Miniere in mare aperto, a grandissime profondità, sfruttate da piccoli robot: ecco il Deep Sea Mining, lo sfruttamento minerario dei fondali marini per sostenere la transizione ecologica.
Ma quali sono le ragioni che spingerebbero a investire in imprese di questo tipo? Si dà il caso che i fondali oceanici siano ricchi di metalli rari che diventeranno sempre più richiesti sul mercato nei prossimi anni.
La tanto auspicata transizione ecologica, infatti, dipenderà dalla disponibilità di metalli come cobalto, nichel e rame. Materiali indispensabili per la produzione di batterie, tecnologie legate alle energie rinnovabili , smartphone e, naturalmente, collegamenti elettrici.
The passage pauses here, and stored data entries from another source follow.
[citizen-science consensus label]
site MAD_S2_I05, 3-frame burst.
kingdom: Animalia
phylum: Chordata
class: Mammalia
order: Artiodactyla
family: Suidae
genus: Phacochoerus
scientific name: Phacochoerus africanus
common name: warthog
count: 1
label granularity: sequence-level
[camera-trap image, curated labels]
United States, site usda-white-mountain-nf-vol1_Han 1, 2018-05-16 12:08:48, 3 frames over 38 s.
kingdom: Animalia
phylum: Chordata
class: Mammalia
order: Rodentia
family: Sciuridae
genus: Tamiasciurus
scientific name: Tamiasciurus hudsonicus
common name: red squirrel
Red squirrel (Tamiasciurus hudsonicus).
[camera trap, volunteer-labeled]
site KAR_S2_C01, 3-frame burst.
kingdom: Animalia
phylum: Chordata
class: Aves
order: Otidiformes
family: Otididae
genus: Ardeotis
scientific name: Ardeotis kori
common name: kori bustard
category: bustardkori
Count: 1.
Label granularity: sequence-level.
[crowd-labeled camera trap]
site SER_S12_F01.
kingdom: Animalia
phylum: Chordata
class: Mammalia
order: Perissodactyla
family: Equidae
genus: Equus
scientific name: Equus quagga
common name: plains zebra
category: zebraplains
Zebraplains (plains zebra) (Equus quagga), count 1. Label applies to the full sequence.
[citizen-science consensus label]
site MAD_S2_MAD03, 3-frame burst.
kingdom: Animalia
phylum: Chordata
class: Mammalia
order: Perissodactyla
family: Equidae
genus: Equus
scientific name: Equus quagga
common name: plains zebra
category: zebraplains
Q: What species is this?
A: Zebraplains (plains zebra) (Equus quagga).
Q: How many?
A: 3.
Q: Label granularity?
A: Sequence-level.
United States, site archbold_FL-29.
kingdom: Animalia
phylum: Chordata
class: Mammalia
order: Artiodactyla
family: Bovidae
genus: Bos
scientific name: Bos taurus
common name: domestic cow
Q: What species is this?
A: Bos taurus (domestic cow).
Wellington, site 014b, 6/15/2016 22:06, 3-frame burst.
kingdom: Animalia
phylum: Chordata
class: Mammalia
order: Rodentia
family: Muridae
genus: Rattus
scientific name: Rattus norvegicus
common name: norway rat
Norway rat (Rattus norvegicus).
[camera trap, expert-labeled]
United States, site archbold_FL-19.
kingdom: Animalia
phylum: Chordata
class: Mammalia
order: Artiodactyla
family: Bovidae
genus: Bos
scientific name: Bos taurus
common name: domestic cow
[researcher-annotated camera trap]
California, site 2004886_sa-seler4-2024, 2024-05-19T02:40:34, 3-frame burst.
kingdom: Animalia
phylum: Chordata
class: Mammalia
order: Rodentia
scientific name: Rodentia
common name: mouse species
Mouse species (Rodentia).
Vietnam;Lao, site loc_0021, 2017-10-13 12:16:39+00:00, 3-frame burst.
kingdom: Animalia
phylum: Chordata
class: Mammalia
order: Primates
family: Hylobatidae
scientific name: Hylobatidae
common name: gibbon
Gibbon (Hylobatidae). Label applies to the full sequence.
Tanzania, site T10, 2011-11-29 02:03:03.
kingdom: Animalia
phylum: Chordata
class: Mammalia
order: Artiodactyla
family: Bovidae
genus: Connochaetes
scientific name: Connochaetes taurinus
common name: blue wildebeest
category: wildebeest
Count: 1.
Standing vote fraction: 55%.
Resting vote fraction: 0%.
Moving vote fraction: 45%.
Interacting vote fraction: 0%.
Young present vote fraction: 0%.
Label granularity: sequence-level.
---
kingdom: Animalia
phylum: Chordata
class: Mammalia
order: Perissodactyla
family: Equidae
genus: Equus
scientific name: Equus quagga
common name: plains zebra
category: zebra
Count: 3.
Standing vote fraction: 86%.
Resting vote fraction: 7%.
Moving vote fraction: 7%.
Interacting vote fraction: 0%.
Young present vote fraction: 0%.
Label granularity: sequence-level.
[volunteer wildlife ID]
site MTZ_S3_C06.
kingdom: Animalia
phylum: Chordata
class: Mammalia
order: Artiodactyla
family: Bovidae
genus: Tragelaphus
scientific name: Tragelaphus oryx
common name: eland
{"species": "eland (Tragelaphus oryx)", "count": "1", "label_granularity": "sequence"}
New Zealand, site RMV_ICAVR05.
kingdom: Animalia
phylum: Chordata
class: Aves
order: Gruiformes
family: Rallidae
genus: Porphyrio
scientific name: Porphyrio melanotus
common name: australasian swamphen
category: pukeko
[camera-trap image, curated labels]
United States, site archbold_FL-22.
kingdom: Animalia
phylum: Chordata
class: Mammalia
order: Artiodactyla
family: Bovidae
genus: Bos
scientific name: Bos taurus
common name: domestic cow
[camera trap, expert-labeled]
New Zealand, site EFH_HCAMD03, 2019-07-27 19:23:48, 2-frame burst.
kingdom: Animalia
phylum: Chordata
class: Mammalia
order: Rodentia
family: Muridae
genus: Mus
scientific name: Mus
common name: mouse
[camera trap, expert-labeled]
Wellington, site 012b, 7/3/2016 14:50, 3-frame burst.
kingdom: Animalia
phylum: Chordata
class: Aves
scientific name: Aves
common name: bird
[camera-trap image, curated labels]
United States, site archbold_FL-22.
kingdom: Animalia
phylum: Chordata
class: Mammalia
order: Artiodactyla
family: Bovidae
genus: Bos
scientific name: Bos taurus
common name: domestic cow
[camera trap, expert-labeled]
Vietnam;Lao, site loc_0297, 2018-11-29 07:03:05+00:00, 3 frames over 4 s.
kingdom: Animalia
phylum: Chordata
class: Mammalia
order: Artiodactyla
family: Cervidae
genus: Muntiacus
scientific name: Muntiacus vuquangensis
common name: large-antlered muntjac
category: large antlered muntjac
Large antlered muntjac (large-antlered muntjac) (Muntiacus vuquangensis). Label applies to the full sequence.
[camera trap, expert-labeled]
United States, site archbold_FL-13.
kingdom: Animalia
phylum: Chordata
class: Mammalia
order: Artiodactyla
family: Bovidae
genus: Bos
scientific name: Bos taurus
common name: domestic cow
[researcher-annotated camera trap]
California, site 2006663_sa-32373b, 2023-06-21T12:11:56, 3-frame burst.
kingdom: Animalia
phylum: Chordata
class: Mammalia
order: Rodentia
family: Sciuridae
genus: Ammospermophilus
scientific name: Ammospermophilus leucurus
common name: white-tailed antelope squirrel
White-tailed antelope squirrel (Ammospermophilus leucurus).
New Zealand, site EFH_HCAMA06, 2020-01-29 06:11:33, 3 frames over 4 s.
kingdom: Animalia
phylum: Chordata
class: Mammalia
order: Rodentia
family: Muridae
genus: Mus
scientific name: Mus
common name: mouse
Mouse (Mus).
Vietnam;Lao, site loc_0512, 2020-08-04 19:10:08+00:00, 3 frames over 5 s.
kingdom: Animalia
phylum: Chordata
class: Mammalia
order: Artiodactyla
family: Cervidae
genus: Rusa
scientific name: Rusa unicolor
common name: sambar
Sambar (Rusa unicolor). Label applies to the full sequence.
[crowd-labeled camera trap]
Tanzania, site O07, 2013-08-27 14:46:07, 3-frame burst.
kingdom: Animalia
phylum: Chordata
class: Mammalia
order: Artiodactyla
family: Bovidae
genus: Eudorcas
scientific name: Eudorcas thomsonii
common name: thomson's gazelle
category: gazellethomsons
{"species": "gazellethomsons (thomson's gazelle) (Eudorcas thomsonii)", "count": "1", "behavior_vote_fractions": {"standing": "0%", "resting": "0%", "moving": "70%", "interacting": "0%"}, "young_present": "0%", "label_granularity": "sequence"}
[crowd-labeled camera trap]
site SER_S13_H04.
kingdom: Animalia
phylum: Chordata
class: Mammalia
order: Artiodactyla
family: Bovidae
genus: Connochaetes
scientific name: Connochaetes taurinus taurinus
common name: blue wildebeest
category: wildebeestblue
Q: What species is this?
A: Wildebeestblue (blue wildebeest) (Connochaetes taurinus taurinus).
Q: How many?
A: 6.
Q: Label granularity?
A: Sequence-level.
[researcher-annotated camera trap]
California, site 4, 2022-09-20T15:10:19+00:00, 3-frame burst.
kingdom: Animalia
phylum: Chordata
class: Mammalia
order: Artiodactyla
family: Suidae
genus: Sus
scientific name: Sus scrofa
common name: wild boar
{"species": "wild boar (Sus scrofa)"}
Se fino a poco tempo fa le compagnie minerarie si sono limitate a finanziare esplorazioni e mappature dei fondali oceanici, la spinta della transizione ecologica ha rinnovato l’interesse verso il Deep Sea Mining.
Questi metalli sono rari e sempre più richiesti, fattori che ne hanno fatto impennare il costo rendendoli appetibili per le compagnie minerarie.
Il campo è totalmente nuovo e necessita una tempestiva regolamentazione, ma la mancanza di studi approfonditi sui fondali oceanici rende ciò un salto nel buio.
Quali potrebbero essere i danni ambientali del Deep Sea Mining è ancora un’incognita ma le istituzioni si stanno già muovendo per emettere le prime concessioni di sfruttamento.
L’Unione Europea, con la sua agenzia per la regolamentazione dei fondali marini (ISA, International Seabed Authority), progetta di ottenere un accordo globale entro due anni; mentre la Norvegia intende già emettere i primi permessi entro il 2024.
Quali danni ambientali potrebbe provocare il Deep Sea Mining?
Le miniere in mare aperto potrebbero danneggiare la flora e la fauna dei fondali marini?
Per rispondere a questo quesito, gli esperti dovrebbero avere a disposizione studi approfonditi sui fondali che, purtroppo, ad oggi ancora non esistono.
La profondità, infatti, rende molto difficili le indagini scientifiche: parliamo di fondali a una profondità di 4.000-5.000 metri. Non a caso, per la raccolta dei cosiddetti noduli polimetallici che contengono i metalli rari vengono impiegati piccoli robot.
Gli unici studi esistenti sono quelli che la ISA dichiara di possedere ma si basano su dati forniti dalle stesse compagnie minerarie che mirano a sfruttare i giacimenti oceanici.
Tutte le ipotesi
Sui potenziali pericoli derivati dal Deep Sea Mining sono state avanzate una serie di ipotesi.
Prima di tutto, alcune ricerche ipotizzano che il rumore provocato dalle operazioni di estrazione potrebbe avere un impatto dannoso sulla fauna marina.
Analogamente, altre ricerche sottolineano il potenziale impatto luminoso e quello legato alle vibrazioni.
Inoltre, tra le conseguenze più pericolose c’è il sollevamento di nubi di sedimenti causato dalle operazioni di estrazione dei noduli polimetallici. Queste nubi danneggerebbero gli ecosistemi e, soprattutto, trasporterebbero in superficie metalli pesanti grazie al fenomeno dell’upwelling, mettendo a rischio tutta la colonna d’acqua soprastante con gli organismi presenti.
Ad oggi, l’unico criterio applicabile è quello del principio di precauzione (do not harm principle), che consiste nel bloccare le attività fino a quando non si avranno informazioni più precise sulla loro pericolosità.
Tuttavia, è chiaro che il processo che porterà alle concessioni si sia ormai messo in moto. Urgono studi indipendenti sul Deep Sea Mining su cui basare una regolamentazione che salvaguardi l’ambiente marino.